A aviação sub-regional, resultado de um acordo firmado entre os seis países do Cone Sul, vai permitir maior número de rotas e frequências, além de reduzir o custo da tarifa e tempo de vôo. A diferença entre o sistema sub-regional e o sistema convencional é que a legislação do primeiro é mais flexível. Isso permite que empresas menores possam operar com custo mais baixo e em mercados que não interessem às grandes empresas.
A aviação sub-regional vai permitir, por exemplo, que o turista pegue um avião em Salta (cidade no norte da Argentina) com destino a Porto Alegre, sem escala.
Hoje isso não é impossível. O passageiro tem que ir até Buenos Aires para pegar um avião com destino a Porto Alegre e é obrigado a fazer escala em São Paulo ou Curitiba. Com a aviação sub-regional, o percurso Salta-Porto Alegre poderia ser feito em uma hora e meia.

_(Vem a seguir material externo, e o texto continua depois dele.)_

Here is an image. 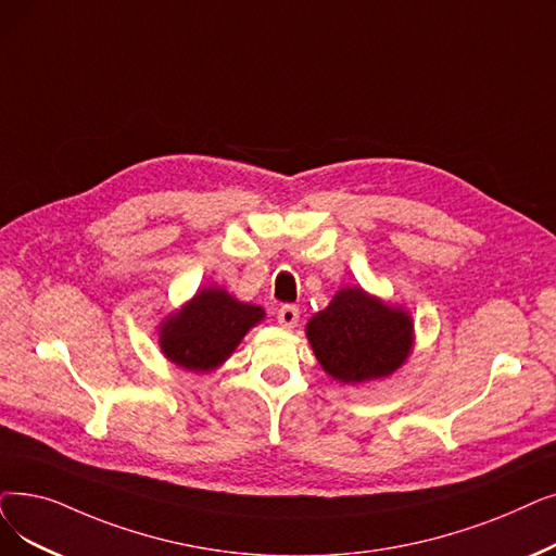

A legislação da aviação sub-regional concede às empresas mais liberdade para estabelecer rotas e frequências do que a do sistema convencional, entretanto existem limitações.
Não é admitido ultrapassar os limites territoriais dos seis países e não pode haver superposição de rotas sub-regionais com os segmentos operados pelas empresas da aviação tradicional. Além disso, não é admitido o direito à cabotagem.